=== Given exercise ===
Please turn the entries below, from the line containing "Considering" through the last line of the entries (both included), into a numbered list without blank lines.

=== The input ===
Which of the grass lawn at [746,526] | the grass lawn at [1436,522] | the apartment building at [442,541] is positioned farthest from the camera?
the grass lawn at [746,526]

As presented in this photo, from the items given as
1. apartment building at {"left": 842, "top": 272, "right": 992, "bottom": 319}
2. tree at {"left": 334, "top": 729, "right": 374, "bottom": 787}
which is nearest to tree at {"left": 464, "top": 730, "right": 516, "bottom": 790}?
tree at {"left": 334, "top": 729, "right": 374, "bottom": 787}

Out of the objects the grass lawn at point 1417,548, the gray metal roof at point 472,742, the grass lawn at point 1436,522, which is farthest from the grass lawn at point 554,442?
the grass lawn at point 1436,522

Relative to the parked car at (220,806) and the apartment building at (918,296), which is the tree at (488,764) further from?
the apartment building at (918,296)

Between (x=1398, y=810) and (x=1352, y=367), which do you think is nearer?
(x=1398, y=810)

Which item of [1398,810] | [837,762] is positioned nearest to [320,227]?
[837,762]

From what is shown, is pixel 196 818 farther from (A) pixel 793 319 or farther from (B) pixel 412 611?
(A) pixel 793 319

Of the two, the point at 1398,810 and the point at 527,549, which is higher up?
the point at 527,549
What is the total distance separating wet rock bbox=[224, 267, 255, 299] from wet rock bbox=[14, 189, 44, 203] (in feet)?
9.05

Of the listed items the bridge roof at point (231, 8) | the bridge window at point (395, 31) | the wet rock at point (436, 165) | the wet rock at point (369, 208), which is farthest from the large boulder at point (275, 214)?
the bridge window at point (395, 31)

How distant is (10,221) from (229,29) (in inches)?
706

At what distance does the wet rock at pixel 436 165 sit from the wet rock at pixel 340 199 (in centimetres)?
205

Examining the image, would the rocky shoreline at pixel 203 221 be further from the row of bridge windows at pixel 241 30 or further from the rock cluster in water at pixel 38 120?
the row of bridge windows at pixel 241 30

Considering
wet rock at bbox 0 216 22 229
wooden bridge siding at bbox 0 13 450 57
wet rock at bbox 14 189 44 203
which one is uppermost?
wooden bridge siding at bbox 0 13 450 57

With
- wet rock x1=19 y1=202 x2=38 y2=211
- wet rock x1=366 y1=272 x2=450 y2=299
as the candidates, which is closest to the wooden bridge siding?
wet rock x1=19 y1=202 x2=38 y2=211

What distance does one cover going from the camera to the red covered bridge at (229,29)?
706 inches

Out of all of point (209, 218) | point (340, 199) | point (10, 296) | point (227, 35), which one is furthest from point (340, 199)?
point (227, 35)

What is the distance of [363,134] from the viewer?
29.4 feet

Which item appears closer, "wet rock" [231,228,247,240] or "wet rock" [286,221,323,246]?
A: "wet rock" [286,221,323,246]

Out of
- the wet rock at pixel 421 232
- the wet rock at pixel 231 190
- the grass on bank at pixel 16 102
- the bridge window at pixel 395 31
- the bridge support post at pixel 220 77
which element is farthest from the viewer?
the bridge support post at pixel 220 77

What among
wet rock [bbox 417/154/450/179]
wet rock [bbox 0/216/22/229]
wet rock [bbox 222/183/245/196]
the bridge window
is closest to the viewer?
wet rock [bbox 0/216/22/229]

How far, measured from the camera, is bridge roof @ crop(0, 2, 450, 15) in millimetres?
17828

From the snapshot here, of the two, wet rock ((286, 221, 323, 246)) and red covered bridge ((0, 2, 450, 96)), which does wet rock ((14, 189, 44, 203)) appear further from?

=== Written answer ===
1. Considering
2. wet rock at bbox 0 216 22 229
3. wooden bridge siding at bbox 0 13 450 57
4. wet rock at bbox 14 189 44 203
5. which one is uppermost?
6. wooden bridge siding at bbox 0 13 450 57
7. With
8. - wet rock x1=19 y1=202 x2=38 y2=211
9. - wet rock x1=366 y1=272 x2=450 y2=299
10. as the candidates, which is closest to the wooden bridge siding?
11. wet rock x1=19 y1=202 x2=38 y2=211
12. What distance does one cover going from the camera to the red covered bridge at (229,29)?
13. 706 inches
14. Out of all of point (209, 218) | point (340, 199) | point (10, 296) | point (227, 35), which one is furthest from point (340, 199)?
15. point (227, 35)
16. What is the distance of [363,134] from the viewer?
17. 29.4 feet
18. Which item appears closer, "wet rock" [231,228,247,240] or "wet rock" [286,221,323,246]?
19. A: "wet rock" [286,221,323,246]
20. Out of
21. - the wet rock at pixel 421 232
22. - the wet rock at pixel 231 190
23. - the grass on bank at pixel 16 102
24. - the bridge window at pixel 395 31
25. - the bridge support post at pixel 220 77
26. which element is farthest from the viewer?
27. the bridge support post at pixel 220 77
28. What among
29. wet rock [bbox 417/154/450/179]
30. wet rock [bbox 0/216/22/229]
31. wet rock [bbox 222/183/245/196]
32. the bridge window
33. is closest to the viewer?
34. wet rock [bbox 0/216/22/229]
35. How far, measured from the camera, is bridge roof @ crop(0, 2, 450, 15) in millimetres?
36. 17828
37. From the snapshot here, of the two, wet rock ((286, 221, 323, 246)) and red covered bridge ((0, 2, 450, 96)), which does wet rock ((14, 189, 44, 203)) appear further from?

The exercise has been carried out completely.